We wondered whether people really want to hear all the side effects that cancer patients, especially metastatic patients, face on a daily basis. Do well-meaning friends really want to know how fatigued she is feeling? That her nails are ridged (as are mine, years later) because the chemo is so harsh? Or should she just respond, "I'm here today, thanks for asking," and keep it brief but polite?


On Sunday evening, as I lay on the couch next to Quinn, who was watching an NFL game and planning for his fantasy football league, I opened Facebook on my phone and gasped audibly. Quinn turned to me and asked what was wrong. I stammered, not wanting to share with him, but I couldn't stop the tears. "Mom, what is it? What happened?" I took a deep breath and sighed heavily. "My friend died," I admitted. I got up, walked into our kitchen, put my head in my hands, and sobbed.
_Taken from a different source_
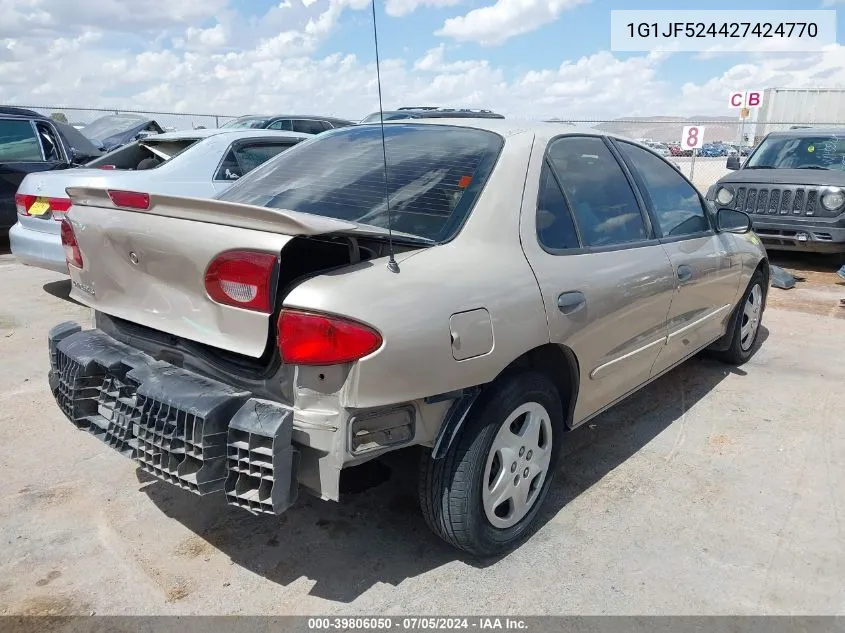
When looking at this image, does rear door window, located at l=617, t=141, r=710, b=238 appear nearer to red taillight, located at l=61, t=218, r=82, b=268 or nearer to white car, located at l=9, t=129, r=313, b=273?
red taillight, located at l=61, t=218, r=82, b=268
The news floored me, and shook much of my online community. Just a couple of weeks ago, Berta had posted she was starting a new combination chemo. I didn't know what else to say, so I told her I loved her. I hadn't seen any updates since then, but I also hadn't checked in. I hadn't asked how she was doing because I figured the daily was probably shit on new chemo, but I also didn't think she was doing so bad that she'd be gone this quickly.

News in cancerland can change so quickly. We can anticipate death for years, but when it happens, it is sudden. We can make the choice not to check in and then checking in is no longer an option.

I met Roberta online years ago, and we became fast friends. We were both youngish moms living with cancer and trying to make it to the next milestone. 

A couple of years ago, just after my sarcoidosis announcement, I got to meet Berta in person at the YSC conference in Oakland. We hugged tight and she asked me to dinner with the mets sisters. We all spent the night laughing about our "boobs," for some the perils of dating, for others raising kids, getting away for girls' time, and the deliciousness of Justin cabernet. I bought her a glass, and Berta joked, "That Justin, I just love him." God, she was funny.  

8 of the 10 women in this photo have or had metastatic breast cancer. 2 are now gone.
Jessica, April, Roberta, and me
I am frustrated, and angry that my friends don't have more options yet, and so very sad for their loved ones. Roberta leaves behind her family, including her son, who just started middle school, and twin daughters who began first grade this month.

I don't know what else to say, except: check in on your friends often, without pity, because you really do want to hear about their chemobrain and lack of appetite and how they're talking to their kids about it all. And please donate to METAvivor to help speed research along.